The present application claims priority to U.S. provisional patent application Ser. No. 63/566,740, filed on Mar. 18, 2024, which is incorporated by reference in its entirety.

TECHNICAL FIELD

This provisional patent application relates generally to augmented reality (AR) and/or virtual reality (VR) near-eye display devices, and in particular, to implementing eye tracking via a dense point cloud scanning using a light beam source and a reflective and/or diffractive surface.

BACKGROUND

Many augmented reality (AR) and virtual reality (VR) devices implement eye tracking. For example, in some instances, eye tracking technologies may monitor (or “sense”) a user's “gaze” during use of an augmented reality (AR) and virtual reality (VR) device.

In some instances, self-mixing interferometry (SMI) may be implemented as a sensing technique. In some examples, self-mixing interferometry (SMI) may utilize a vertical-cavity surface-emitting laser (VCSEL) and a photodetector (PD).

In some instances, these self-mixing interferometry (SMI) elements may be included in an optical “stack” (or “pancake stack”) of a display device. Moreover, in some instances, the optical stack may be located in a field-of-view (FOV) of a display device, such as being embedded in a display lens of the display device. In some instances, this may lead to issues in visibility and design aesthetic. Moreover, in some instances, issues with integration of these elements (e.g., trace placement, component bonding, etc.) may be complex, and may lead to increased costs.

BRIEF DESCRIPTION OF DRAWINGS

Features of the present disclosure are illustrated by way of example, and are not limited in the following figures, in which like numerals indicate like elements.
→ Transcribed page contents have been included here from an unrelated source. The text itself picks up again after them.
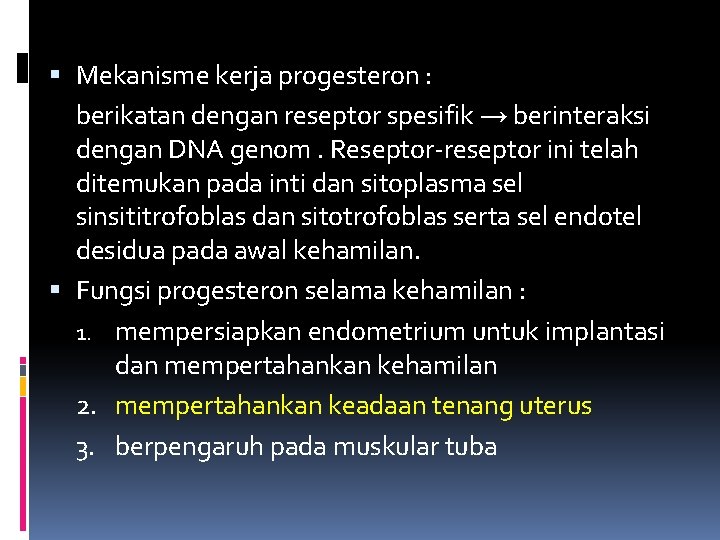 • Mekanisme kerja progesteron :

berikatan dengan reseptor spesifik → berinteraksi dengan DNA genom . Reseptor-reseptor ini telah ditemukan pada inti dan sitoplasma sel sinsititrofoblas dan sitotrofoblas serta sel endotel desidua pada awal kehamilan.

• Fungsi progesteron selama kehamilan :

1. mempersiapkan endometrium untuk implantasi dan mempertahankan kehamilan
2. mempertahankan keadaan tenang uterus
3. berpengaruh pada muskular tuba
One skilled in the art will readily recognize from the following that alternative examples of the structures and methods illustrated in the figures can be employed without departing from the principles described herein.

FIG. 1 illustrates a block diagram of an artificial reality (AR) system environment including a near-eye display, according to an example.

FIGS. 2A-2C illustrate various views of a near-eye display device in the form of a head-mounted display (HMD) device, according to examples.

FIG. 3 illustrates a perspective view of a near-eye display in the form of a pair of glasses, according to an example.

FIG. 4 illustrates an optical system for eye tracking via a dense point cloud scanning using a light beam source and a reflective and/or diffractive surface, according to an example.

FIG. 5 illustrates an optical system for eye tracking via a dense point cloud scanning using a light beam source and a reflective and/or diffractive surface, according to an example.

FIG. 6 illustrates diffractive elements of a diffractive surface on a display lens, according to an example.

FIG. 7 illustrates optical system for eye tracking via a dense point cloud scanning using a light beam source and a reflective and/or diffractive surface, according to an example.

FIG. 8 illustrates a flow diagram for a method for implementing eye tracking via a dense point cloud scanning using a light beam source and a reflective and/or diffractive surface, according to some examples.